* **Text shown**:
>>

I enjoy the weekends…you can sleep late, stay under the warm covers, and take your time joining the world. However, Alfalfa views the weekends in quiet a different light. Those are the two days of the week that his food may or may not be late, he may have to be quiet, and that may not get a good ear scratch. Not acceptable to any guinea pig. I woke up this past Sunday a bit later than usual…8:00 a.m. I was brought back to the world by the rustling under the bed. Alfalfa let out some small squeaks of displeasure to remind me of the time.
Ignoring the noises, I stretched out in bed and enjoyed the warm covers. Alfalfa heard the movement and set off his alarm. He ran from out of the bed and squeaked at me from the rug next the bed. He wanted to be fed…right then and there. “Ok, Ok,” I relented, “I’ll get up and feed you.” When he heard my voice, he let out the mother of all squeals. I sat up in bed. “Ok!” I said. I threw the covers off of me and put my feet on the ground. The bedroom was cold and dark… Alfalfa bolted for the kitchen. I stood up and took two steps. I felt something cold and squishy through my left sock. My brain immediately registered what it was: POOP!

<<

* **Given exercise A**:
Answer these questions about the story of Alfalfa:
(i) What time did the narrator wake up on Sunday?
(ii) Where did Alfalfa run after the narrator put their feet on the ground?
(iii) Through which sock did the narrator feel something cold and squishy?
* **Given exercise B**:
Summarize the story of Alfalfa in two sentences.

Lines of data
>>

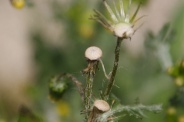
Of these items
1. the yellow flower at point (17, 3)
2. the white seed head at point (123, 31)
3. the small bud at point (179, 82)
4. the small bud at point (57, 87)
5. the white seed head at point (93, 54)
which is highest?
the yellow flower at point (17, 3)

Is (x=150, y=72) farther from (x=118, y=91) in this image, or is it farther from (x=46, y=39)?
(x=46, y=39)

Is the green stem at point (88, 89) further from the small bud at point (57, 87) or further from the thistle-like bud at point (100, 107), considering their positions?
the small bud at point (57, 87)

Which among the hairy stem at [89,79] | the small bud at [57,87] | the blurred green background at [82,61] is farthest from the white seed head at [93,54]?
the blurred green background at [82,61]

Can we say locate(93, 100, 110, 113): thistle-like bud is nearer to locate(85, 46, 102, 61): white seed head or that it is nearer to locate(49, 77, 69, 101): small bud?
locate(85, 46, 102, 61): white seed head

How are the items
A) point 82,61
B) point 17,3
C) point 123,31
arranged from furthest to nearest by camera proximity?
1. point 82,61
2. point 17,3
3. point 123,31

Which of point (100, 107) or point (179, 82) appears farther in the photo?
point (179, 82)

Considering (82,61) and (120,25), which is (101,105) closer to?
(120,25)

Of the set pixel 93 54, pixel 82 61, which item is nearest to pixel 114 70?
pixel 93 54

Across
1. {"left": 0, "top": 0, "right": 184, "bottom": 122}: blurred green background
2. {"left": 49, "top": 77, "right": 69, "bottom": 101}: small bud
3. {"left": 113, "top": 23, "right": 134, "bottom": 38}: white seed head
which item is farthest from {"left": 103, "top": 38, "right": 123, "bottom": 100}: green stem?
{"left": 0, "top": 0, "right": 184, "bottom": 122}: blurred green background

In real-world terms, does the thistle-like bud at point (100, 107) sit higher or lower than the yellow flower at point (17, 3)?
lower
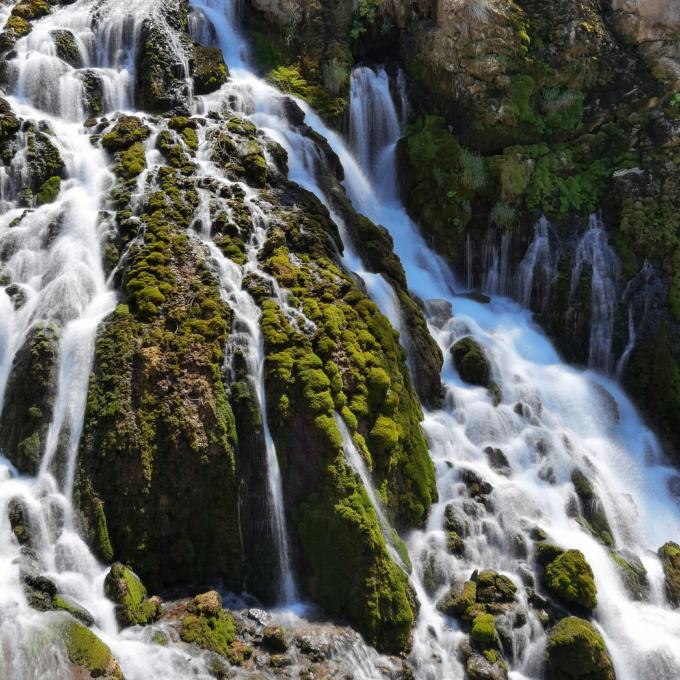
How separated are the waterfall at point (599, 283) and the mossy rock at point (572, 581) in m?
8.98

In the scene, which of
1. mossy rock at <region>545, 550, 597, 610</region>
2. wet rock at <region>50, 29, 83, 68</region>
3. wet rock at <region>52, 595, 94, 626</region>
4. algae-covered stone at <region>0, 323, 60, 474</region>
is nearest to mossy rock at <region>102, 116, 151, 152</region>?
wet rock at <region>50, 29, 83, 68</region>

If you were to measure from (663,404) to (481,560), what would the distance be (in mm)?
9100

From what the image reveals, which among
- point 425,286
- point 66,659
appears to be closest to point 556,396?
point 425,286

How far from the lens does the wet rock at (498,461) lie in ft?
52.9

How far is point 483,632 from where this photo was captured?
12.2 m

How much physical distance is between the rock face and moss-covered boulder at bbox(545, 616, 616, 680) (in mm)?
20483

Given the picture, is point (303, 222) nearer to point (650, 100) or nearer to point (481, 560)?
A: point (481, 560)

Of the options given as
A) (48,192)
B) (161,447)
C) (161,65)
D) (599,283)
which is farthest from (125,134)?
(599,283)

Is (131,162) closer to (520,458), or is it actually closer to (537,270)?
(520,458)

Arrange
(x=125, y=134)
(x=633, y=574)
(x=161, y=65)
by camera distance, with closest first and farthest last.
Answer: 1. (x=633, y=574)
2. (x=125, y=134)
3. (x=161, y=65)

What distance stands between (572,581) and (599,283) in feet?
37.5

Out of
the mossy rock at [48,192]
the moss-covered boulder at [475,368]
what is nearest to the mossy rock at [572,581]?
the moss-covered boulder at [475,368]

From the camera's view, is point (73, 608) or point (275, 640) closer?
point (73, 608)

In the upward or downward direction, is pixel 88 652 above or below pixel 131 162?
below
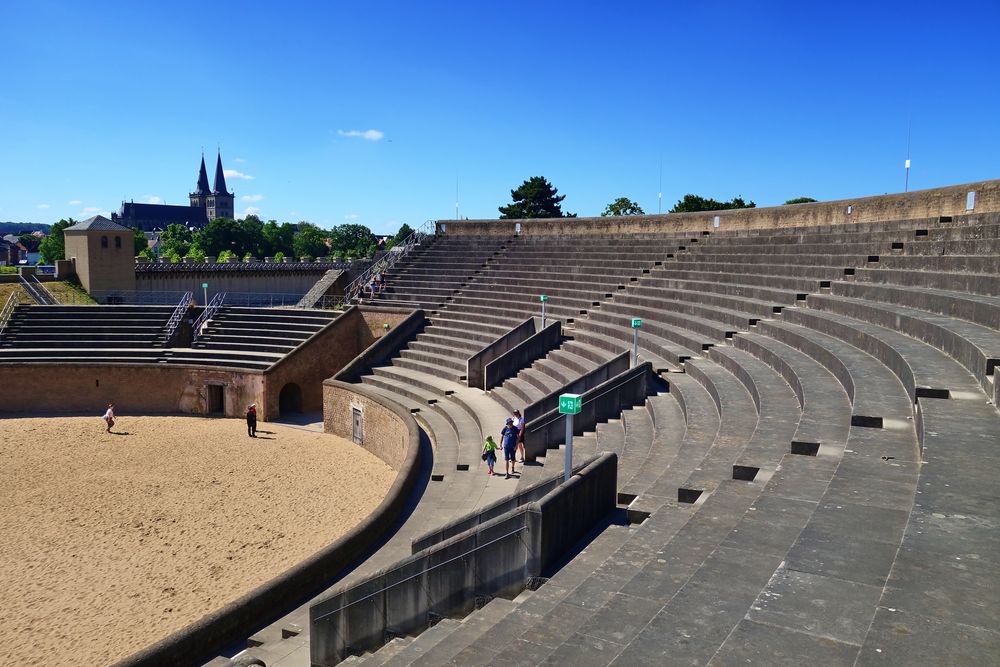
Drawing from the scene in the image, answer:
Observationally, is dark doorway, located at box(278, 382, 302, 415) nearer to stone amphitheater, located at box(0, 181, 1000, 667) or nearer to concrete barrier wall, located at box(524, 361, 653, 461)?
stone amphitheater, located at box(0, 181, 1000, 667)

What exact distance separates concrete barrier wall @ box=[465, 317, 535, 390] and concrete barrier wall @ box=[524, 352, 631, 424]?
5.53 metres

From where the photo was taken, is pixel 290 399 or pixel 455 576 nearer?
pixel 455 576

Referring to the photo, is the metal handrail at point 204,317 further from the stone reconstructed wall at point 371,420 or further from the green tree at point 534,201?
the green tree at point 534,201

<<

* **Task response A**:
(i) 8:00 a.m.
(ii) The kitchen.
(iii) The left sock.

* **Task response B**:
On a Sunday morning, the narrator woke at 8:00 a.m. to Alfalfa the guinea pig squeaking with displeasure from under the bed, wanting to be fed. When the narrator finally got up, Alfalfa bolted for the kitchen, and the narrator stepped in poop after two steps.